• [WHAT TO WORK ON]
Retype the entries below verbatim, starting at the line containing "In this photograph, does" and ending at the line containing "1286 millimetres", both lines included.

—————

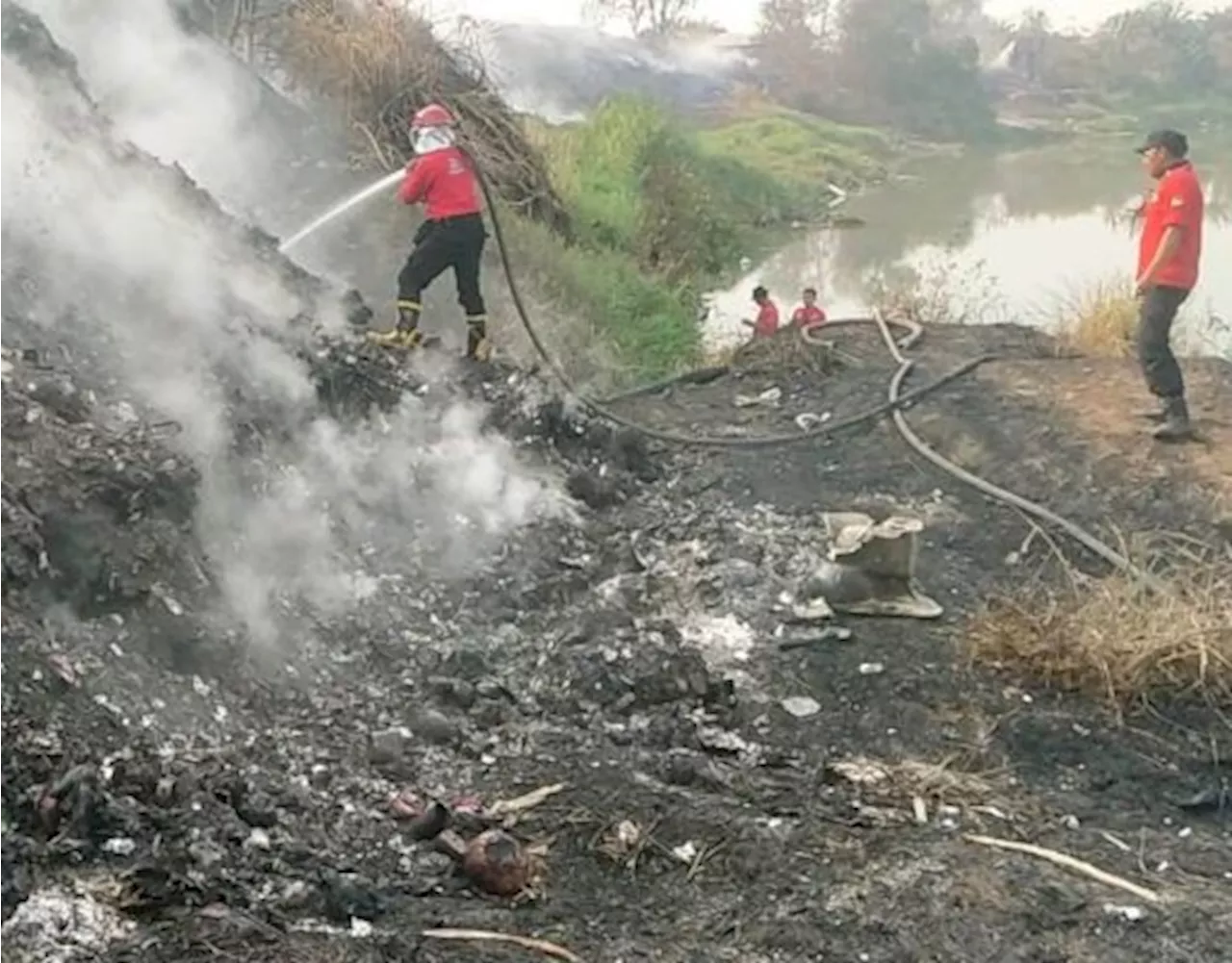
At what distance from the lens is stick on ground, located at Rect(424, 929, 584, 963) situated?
379cm

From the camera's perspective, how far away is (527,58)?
28453 mm

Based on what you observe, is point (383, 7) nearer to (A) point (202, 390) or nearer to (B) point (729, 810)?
(A) point (202, 390)

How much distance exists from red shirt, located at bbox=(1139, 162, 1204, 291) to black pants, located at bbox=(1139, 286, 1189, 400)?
8 centimetres

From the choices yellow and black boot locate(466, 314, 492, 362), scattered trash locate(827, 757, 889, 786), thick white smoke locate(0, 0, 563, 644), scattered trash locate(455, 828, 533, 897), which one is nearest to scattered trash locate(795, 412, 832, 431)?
yellow and black boot locate(466, 314, 492, 362)

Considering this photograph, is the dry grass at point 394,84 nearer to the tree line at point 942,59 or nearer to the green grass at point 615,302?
the green grass at point 615,302

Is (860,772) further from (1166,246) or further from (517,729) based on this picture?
(1166,246)

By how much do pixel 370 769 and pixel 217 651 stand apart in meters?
0.73

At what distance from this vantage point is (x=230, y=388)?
6484mm

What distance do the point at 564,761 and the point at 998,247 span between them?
18568 mm

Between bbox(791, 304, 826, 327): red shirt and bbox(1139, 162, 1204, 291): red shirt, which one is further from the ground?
bbox(1139, 162, 1204, 291): red shirt

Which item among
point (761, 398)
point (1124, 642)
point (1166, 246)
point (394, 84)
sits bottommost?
point (761, 398)

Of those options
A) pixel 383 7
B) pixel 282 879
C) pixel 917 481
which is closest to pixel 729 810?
pixel 282 879

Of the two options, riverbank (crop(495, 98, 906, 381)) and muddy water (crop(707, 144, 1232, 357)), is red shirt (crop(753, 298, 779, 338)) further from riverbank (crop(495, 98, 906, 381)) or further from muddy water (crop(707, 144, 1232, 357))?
muddy water (crop(707, 144, 1232, 357))

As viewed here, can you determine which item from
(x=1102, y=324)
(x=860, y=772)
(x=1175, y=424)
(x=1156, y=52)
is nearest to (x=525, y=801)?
(x=860, y=772)
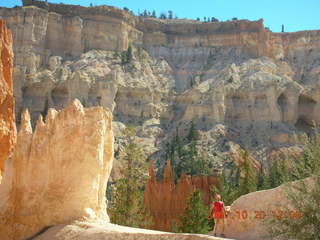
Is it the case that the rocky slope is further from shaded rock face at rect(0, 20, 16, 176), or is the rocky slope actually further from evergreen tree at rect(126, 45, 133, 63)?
shaded rock face at rect(0, 20, 16, 176)

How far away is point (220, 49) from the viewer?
94.7m

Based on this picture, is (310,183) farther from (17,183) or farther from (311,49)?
(311,49)

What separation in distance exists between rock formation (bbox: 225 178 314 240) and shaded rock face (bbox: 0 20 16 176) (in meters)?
10.6

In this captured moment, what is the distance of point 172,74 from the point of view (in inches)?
3595

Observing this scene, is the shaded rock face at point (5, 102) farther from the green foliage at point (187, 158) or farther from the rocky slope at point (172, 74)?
the rocky slope at point (172, 74)

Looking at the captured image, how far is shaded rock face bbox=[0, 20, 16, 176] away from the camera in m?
21.1

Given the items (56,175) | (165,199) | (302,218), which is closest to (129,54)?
(165,199)

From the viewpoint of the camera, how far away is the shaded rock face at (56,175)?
17.8 metres

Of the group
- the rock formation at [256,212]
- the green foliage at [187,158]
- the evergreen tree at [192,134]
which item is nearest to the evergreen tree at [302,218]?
the rock formation at [256,212]

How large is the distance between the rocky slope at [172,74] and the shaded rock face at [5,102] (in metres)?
47.9

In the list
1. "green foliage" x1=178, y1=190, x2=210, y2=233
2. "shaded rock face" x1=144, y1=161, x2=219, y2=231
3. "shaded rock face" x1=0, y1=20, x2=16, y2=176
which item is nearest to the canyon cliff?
"shaded rock face" x1=0, y1=20, x2=16, y2=176

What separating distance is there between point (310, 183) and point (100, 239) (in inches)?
262

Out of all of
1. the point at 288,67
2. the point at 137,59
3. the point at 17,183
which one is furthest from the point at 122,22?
the point at 17,183

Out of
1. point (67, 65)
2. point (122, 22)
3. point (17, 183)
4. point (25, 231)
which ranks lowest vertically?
point (25, 231)
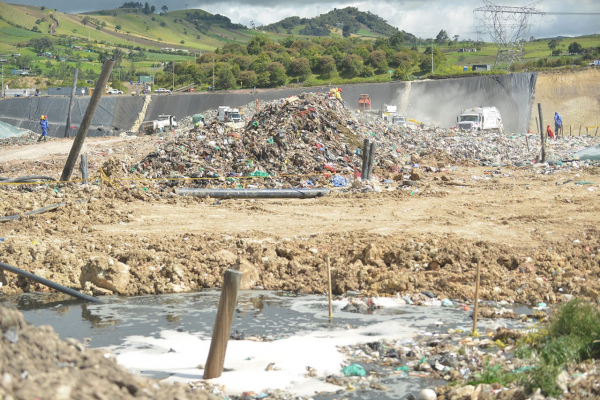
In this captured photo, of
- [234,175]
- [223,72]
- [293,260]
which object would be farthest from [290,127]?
[223,72]

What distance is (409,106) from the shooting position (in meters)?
52.5

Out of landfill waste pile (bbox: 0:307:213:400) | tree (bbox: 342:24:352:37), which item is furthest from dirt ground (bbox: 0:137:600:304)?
tree (bbox: 342:24:352:37)

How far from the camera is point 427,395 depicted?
5.72 m

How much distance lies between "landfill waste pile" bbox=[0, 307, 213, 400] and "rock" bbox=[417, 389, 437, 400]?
226cm

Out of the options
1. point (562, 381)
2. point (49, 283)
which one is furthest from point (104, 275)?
point (562, 381)

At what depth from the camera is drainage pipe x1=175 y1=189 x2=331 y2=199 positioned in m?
15.2

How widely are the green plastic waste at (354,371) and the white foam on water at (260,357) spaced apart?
9cm

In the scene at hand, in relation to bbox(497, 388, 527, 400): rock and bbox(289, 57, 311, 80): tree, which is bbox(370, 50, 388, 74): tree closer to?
bbox(289, 57, 311, 80): tree

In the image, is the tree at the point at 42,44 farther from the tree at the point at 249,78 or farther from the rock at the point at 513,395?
the rock at the point at 513,395

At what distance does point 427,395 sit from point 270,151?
1246 centimetres

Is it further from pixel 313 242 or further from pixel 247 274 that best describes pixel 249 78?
pixel 247 274

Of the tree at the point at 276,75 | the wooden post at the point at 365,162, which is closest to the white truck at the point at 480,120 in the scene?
the wooden post at the point at 365,162

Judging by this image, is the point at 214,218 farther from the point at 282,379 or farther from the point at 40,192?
the point at 282,379

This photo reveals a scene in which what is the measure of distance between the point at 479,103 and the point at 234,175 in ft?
124
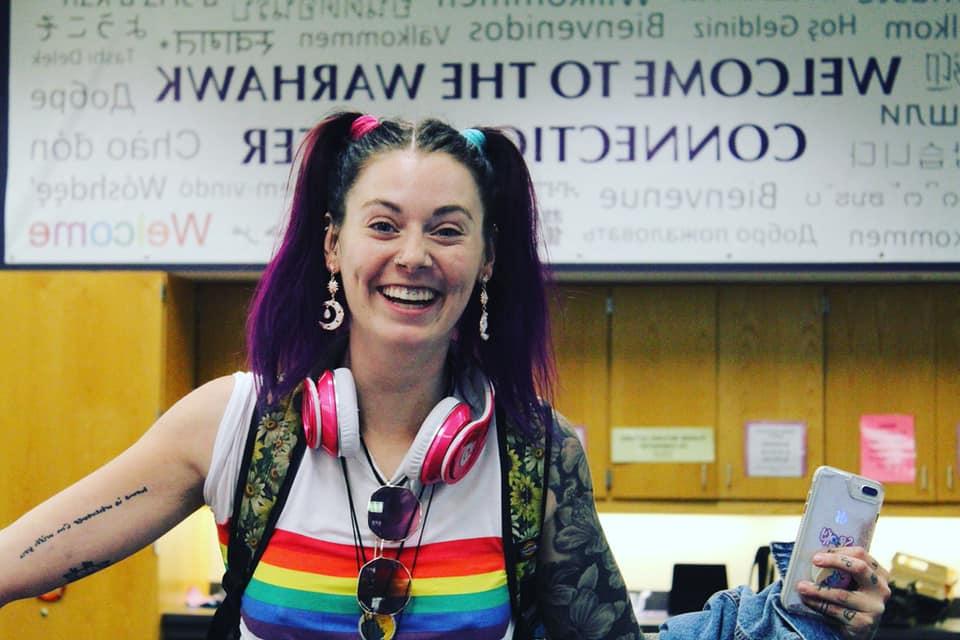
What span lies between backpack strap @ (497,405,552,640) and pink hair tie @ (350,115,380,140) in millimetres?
394

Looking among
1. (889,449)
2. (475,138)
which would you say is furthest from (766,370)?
(475,138)

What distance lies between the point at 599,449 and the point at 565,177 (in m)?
0.99

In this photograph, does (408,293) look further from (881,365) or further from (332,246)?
(881,365)

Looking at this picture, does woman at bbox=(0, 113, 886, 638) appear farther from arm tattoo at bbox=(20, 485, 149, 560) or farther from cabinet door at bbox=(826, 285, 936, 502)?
cabinet door at bbox=(826, 285, 936, 502)

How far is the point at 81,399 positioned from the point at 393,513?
2.74m

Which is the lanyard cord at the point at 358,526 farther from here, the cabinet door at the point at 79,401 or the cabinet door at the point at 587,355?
Result: the cabinet door at the point at 587,355

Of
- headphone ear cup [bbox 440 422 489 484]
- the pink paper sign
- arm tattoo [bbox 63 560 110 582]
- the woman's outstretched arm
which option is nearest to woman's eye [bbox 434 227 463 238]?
headphone ear cup [bbox 440 422 489 484]

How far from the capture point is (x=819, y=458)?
3977 millimetres

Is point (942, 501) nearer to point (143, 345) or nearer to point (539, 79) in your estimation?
point (539, 79)

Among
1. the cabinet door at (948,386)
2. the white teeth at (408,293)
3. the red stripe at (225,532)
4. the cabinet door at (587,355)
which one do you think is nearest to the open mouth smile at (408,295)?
the white teeth at (408,293)

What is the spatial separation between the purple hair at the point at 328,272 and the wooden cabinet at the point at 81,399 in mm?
2498

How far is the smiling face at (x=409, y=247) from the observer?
50.4 inches

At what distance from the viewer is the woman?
1286 millimetres

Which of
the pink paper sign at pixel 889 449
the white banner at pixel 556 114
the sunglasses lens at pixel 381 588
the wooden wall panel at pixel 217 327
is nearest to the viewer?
the sunglasses lens at pixel 381 588
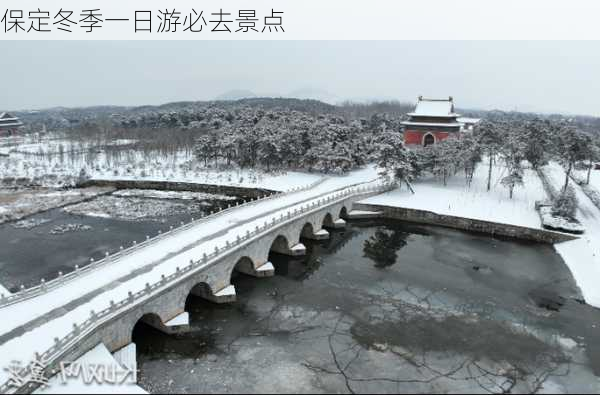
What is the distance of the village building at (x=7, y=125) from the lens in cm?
11625

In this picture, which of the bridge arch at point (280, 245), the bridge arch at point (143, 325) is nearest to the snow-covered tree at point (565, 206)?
the bridge arch at point (280, 245)

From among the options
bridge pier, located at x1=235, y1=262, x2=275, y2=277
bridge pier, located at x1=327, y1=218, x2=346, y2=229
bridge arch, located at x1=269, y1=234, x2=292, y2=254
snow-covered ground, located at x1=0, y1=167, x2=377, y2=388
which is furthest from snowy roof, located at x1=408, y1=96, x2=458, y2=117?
bridge pier, located at x1=235, y1=262, x2=275, y2=277

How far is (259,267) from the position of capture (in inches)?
1283

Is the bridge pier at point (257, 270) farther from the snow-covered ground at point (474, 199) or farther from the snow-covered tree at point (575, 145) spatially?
the snow-covered tree at point (575, 145)

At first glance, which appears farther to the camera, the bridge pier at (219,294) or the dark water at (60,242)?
the dark water at (60,242)

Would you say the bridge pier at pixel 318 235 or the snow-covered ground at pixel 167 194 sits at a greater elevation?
the snow-covered ground at pixel 167 194

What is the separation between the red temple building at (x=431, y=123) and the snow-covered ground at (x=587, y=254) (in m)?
25.8

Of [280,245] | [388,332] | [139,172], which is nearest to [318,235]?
[280,245]

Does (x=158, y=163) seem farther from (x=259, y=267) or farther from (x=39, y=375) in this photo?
(x=39, y=375)

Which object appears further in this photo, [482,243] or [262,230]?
[482,243]

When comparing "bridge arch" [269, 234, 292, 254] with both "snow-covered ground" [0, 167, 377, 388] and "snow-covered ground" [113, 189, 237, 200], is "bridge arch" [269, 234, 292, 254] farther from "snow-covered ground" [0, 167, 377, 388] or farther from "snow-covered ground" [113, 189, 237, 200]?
"snow-covered ground" [113, 189, 237, 200]

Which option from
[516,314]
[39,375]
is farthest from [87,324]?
[516,314]

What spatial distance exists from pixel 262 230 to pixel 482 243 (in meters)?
22.1

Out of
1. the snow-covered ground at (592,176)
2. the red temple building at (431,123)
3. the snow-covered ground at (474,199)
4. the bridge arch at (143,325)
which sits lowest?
the bridge arch at (143,325)
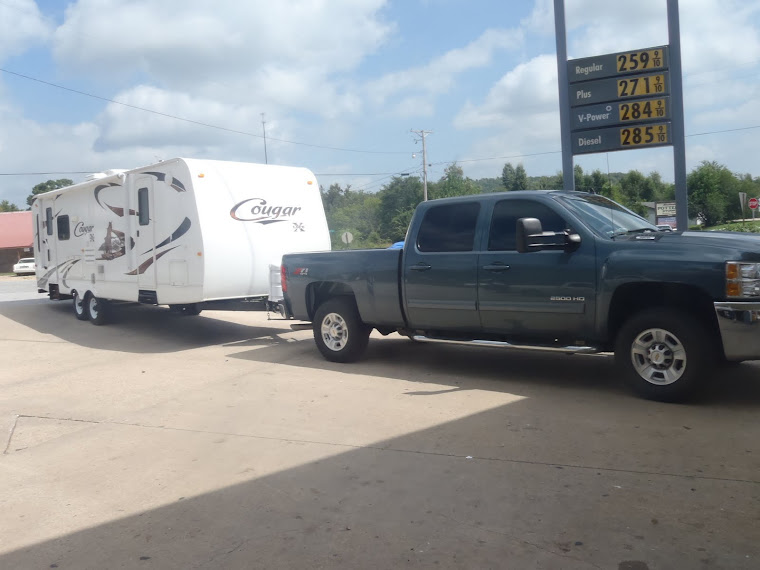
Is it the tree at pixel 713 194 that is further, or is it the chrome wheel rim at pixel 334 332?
the tree at pixel 713 194

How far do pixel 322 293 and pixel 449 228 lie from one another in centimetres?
230

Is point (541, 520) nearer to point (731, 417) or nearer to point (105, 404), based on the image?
point (731, 417)

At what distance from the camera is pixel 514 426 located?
19.4 ft

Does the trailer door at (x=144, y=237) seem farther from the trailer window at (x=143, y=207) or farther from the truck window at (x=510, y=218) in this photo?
the truck window at (x=510, y=218)

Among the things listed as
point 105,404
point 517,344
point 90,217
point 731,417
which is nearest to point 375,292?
point 517,344

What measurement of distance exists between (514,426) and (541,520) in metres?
1.89

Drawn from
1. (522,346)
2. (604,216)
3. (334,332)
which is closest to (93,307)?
(334,332)

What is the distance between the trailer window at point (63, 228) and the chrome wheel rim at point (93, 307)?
1.68 m

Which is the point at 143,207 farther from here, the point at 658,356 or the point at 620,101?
the point at 658,356

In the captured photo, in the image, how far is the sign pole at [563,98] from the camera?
449 inches

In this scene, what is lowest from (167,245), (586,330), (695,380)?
(695,380)

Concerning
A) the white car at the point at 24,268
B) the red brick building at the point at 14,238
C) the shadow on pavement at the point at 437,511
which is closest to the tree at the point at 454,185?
the shadow on pavement at the point at 437,511

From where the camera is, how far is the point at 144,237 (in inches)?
465

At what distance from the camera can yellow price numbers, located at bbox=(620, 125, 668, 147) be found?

—————

• [TASK RESULT]
In this photograph, does (408,293) look further from (881,365) or further from (332,246)?
(881,365)

Looking at this picture, does woman at bbox=(0, 113, 886, 638) appear farther from arm tattoo at bbox=(20, 485, 149, 560) or farther from cabinet door at bbox=(826, 285, 936, 502)?
cabinet door at bbox=(826, 285, 936, 502)

How far is the point at 81,399 positioned from the point at 393,513?
2.74m

Which is the lanyard cord at the point at 358,526 farther from here, the cabinet door at the point at 79,401 or the cabinet door at the point at 587,355?
Result: the cabinet door at the point at 587,355

Of
- headphone ear cup [bbox 440 422 489 484]
- the pink paper sign
- arm tattoo [bbox 63 560 110 582]
- the woman's outstretched arm
which option is nearest to woman's eye [bbox 434 227 463 238]?
headphone ear cup [bbox 440 422 489 484]

How far from the capture point is (x=819, y=458)?
3977 millimetres

Is point (942, 501) nearer to point (143, 345) or nearer to point (539, 79) in your estimation?
point (539, 79)

Among
1. the cabinet door at (948,386)
2. the white teeth at (408,293)
3. the red stripe at (225,532)
4. the cabinet door at (587,355)
which one do you think is nearest to the open mouth smile at (408,295)?
the white teeth at (408,293)

What is the spatial separation between the purple hair at the point at 328,272 and the wooden cabinet at the point at 81,399 in mm?
2498

How far is the smiling face at (x=409, y=247) from the observer?
50.4 inches

At what distance from the viewer is the woman?
1286 millimetres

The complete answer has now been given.